What if the Internet wasn’t free? What would a paid Internet look like, if you built it from the ground up? This is a thought experiment trying to answer that question. I don’t know if the result is a good idea, but it is an idea.
Today the Internet is ‘free’, but our personal data, time and even democracies are monetized. The free Internet has given rise to surveillance capitalism, and all its attendant ills. What if there was another way?
This idea starts with the fact that the Internet isn’t free. We all pay an Internet bill. Either to the phone company, the cable company, or someone. Every use of the Internet is paid, but the money just isn’t distributed. What if it was?
As an example, here’s a look at my household’s Internet use for one day:
Right now I pay a (per GB) charge for all of this to the phone company, but none of it goes to the services I use, or the websites I visit. What if it did?
In the simplest version of this, you’d just pay websites/services based on the bandwidth. So say Netflix would get $5.55, Spotify $1.78, etc. But this would get screwy fast. If that was the deal, I’d just include a few 300MB images in my blog posts and get PAID.
So let’s try something a bit more complex.
You start with a base rate for a visit to a website and bandwidth use. This would be small, maybe a surcharge of 20% on your Internet bill. Beyond that, however, services could ask you to pay more. A blogger could ask for $5 for daily or monthly access. A scientific publication could request $50. And so on. This would be a flexible, global paywall, with all the cash collected by your data provider.
Throw some blockchain in to make it sexy. And what the hell, a little AI.
This has some obvious problems of course. What if you don’t pay your Internet bill? How does the money get back to the content provider? This would have been unsolvable in the Internet’s early days, but it is possible now.
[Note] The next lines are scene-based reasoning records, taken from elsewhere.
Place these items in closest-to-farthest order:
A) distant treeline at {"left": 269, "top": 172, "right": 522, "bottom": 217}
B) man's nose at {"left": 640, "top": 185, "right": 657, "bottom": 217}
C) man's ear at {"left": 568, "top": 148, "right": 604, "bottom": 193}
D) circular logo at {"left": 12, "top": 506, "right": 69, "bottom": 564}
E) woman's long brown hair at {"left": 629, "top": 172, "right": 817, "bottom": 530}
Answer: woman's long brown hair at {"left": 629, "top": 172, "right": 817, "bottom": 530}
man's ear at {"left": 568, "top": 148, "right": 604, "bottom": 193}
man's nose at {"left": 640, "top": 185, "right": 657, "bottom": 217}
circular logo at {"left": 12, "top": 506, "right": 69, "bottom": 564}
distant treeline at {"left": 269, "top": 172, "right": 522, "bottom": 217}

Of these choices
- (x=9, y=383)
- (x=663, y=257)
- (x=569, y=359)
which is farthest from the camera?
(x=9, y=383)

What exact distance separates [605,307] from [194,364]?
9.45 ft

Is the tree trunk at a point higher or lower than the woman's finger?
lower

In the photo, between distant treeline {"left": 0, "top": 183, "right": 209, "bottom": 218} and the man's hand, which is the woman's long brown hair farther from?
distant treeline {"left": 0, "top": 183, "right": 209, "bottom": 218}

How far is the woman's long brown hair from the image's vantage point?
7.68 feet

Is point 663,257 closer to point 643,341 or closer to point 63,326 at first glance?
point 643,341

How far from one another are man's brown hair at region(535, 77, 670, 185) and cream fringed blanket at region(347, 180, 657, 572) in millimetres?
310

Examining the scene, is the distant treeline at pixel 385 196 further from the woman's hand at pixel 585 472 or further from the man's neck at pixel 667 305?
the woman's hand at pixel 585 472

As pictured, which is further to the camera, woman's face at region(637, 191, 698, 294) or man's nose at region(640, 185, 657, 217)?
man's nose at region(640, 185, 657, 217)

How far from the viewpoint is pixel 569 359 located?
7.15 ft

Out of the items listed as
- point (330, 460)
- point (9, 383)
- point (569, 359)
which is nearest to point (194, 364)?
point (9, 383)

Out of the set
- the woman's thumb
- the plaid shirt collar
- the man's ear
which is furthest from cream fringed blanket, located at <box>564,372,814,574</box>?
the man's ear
Just imagine a big blockchain ledger with the rates for all websites and their accounts. Then imagine another ledger for each user, with their personal usage. Compare the two, do the debits and credits, and enable all transactions through a cryptocurrency. This would all connect back to the real world by the bill you’re already paying — your data bill. Only this time you would be paying the true value of that data, both the bandwidth and the content itself.
That’s one design for a paid Internet. It’s grossly simplified, likely full of fatal errors, and — even in the best case — full of unintended consequences which could end us up on a worse timeline than today. But it’s worth thinking about.
Making the Internet ‘free’ has made us all commodities. If we paid for it, then maybe we could all be free.